Here is an example use of the two functions. Note that the object returned by read_html_list() will be named html_list_*myfiles*.

urls <- paste0("https://scrapethissite.com/pages/forms/?page_num=", 1:24)

dat_multiple <- 
  map(urls, 
      \(x) bow(x) |> scrape())

write_html_list(dat_multiple, folder = "myfiles")

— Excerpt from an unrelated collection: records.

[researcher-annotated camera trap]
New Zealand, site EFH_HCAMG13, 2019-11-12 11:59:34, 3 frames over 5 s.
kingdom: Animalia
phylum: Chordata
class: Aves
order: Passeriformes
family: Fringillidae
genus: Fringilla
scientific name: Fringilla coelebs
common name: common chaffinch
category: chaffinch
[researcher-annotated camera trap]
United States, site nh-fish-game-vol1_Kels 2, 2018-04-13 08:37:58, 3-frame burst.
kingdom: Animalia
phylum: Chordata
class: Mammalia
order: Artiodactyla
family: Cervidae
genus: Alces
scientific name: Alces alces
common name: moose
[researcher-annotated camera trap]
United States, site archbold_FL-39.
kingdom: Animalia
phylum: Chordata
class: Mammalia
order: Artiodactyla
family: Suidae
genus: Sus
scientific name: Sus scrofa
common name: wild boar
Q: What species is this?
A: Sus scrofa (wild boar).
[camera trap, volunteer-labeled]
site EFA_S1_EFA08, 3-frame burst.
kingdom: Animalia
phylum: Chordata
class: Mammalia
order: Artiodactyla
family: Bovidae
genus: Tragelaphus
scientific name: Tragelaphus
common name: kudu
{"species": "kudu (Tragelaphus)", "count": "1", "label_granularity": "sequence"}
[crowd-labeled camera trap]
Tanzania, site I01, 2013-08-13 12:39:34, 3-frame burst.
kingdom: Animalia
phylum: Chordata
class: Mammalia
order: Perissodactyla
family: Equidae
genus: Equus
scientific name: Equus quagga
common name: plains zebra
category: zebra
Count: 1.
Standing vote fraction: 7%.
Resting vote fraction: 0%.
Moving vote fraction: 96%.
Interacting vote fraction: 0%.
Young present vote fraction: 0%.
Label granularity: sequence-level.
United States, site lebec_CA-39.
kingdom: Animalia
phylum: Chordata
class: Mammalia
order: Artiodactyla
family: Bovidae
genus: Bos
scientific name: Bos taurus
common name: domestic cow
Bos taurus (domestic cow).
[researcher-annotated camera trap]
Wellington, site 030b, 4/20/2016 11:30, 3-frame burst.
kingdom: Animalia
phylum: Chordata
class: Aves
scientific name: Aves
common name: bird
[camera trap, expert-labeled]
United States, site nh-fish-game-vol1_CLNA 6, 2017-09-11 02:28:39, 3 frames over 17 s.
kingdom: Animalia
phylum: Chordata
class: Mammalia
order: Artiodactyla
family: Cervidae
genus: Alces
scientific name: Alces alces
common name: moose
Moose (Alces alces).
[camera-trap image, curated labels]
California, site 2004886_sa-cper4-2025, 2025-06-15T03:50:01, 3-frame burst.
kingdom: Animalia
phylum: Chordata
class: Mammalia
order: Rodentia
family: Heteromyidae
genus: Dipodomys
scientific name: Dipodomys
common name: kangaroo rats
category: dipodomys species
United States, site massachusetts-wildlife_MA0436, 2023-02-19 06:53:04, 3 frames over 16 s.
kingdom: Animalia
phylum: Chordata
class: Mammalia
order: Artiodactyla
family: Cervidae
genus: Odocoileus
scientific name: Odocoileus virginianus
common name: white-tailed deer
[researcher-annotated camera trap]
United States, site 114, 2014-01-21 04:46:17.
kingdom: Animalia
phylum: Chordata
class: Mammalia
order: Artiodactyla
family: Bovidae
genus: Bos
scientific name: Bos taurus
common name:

read_html_list(folder = "myfiles")

Your workflow with a larger web scraping project will start with downloading all the pages, and then saving them to disk on your computer. Subsequent days of work will involve reading those files back into R from disk, writing CSS selectors, and extracting the data you need.

8.4 Exercises

Scrape the names of turtles from http://www.scrapethissite.com/pages/frames/.

Hint: The main part of this page is an iframe, which you have to scrape by first going to its source.